FTO fuels diabetes-induced vascular endothelial dysfunction associated with inflammation by erasing m(6)A methylation of TNIP1

Endothelial dysfunction is a critical and initiating factor of the vascular complications of diabetes. Inflammation plays an important role in endothelial dysfunction regulated by epigenetic modifications. N6-methyladenosine (m(6)A) is one of the most prevalent epigenetic modifications in eukaryotic cells. In this research, we identified an m(6)A demethylase, fat mass and obesity-associated protein (FTO), as an essential epitranscriptomic regulator in diabetes-induced vascular endothelial dysfunction. We showed that enhanced FTO reduced the global level of m(6)A in hyperglycemia. FTO knockdown in endothelial cells (ECs) resulted in less inflammation and compromised ability of migration and tube formation. Compared with EC Fto(fl/fl) diabetic mice, EC-specific Fto-deficient (EC Fto(Δ/Δ)) diabetic mice displayed less retinal vascular leakage and acellular capillary formation.

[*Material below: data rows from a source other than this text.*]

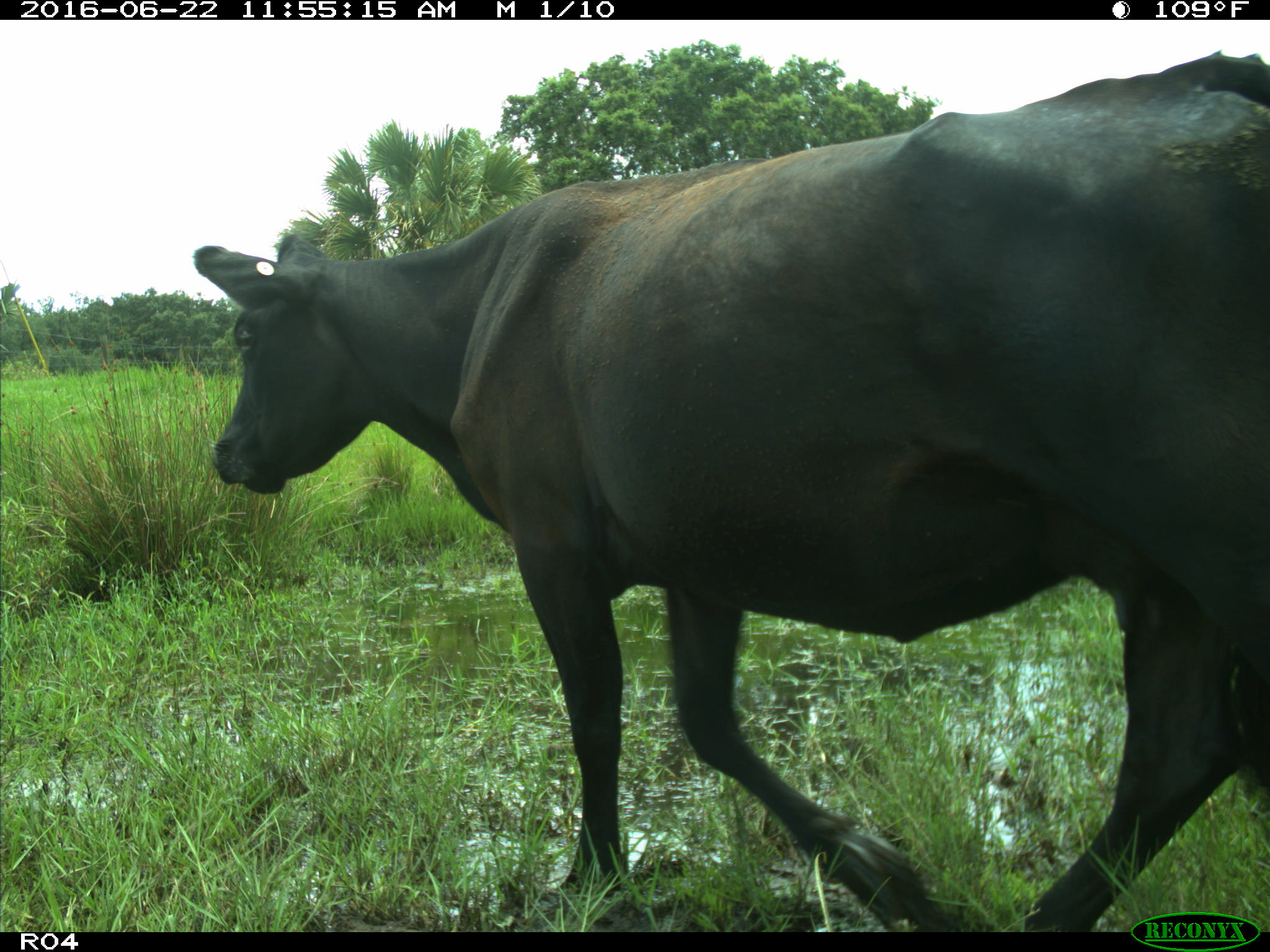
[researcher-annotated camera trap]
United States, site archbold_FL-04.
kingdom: Animalia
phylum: Chordata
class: Mammalia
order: Artiodactyla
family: Bovidae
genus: Bos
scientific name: Bos taurus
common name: domestic cow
Bos taurus (domestic cow).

Furthermore, methylated RNA immunoprecipitation sequencing (MeRIP-Seq) combined with RNA-Seq indicated that Tnip1 served as a downstream target of FTO. Luciferase activity assays and RNA pull-down demonstrated that FTO repressed TNIP1 mRNA expression by erasing its m(6)A methylation. In addition, TNIP1 depletion activated NF-κB and other inflammatory factors, which aggravated retinal vascular leakage and acellular capillary formation, while sustained expression of Tnip1 by intravitreal injection of adeno-associated virus alleviated endothelial impairments. These findings suggest that the FTO-TNIP1-NF-κB network provides potential targets to treat diabetic vascular complications.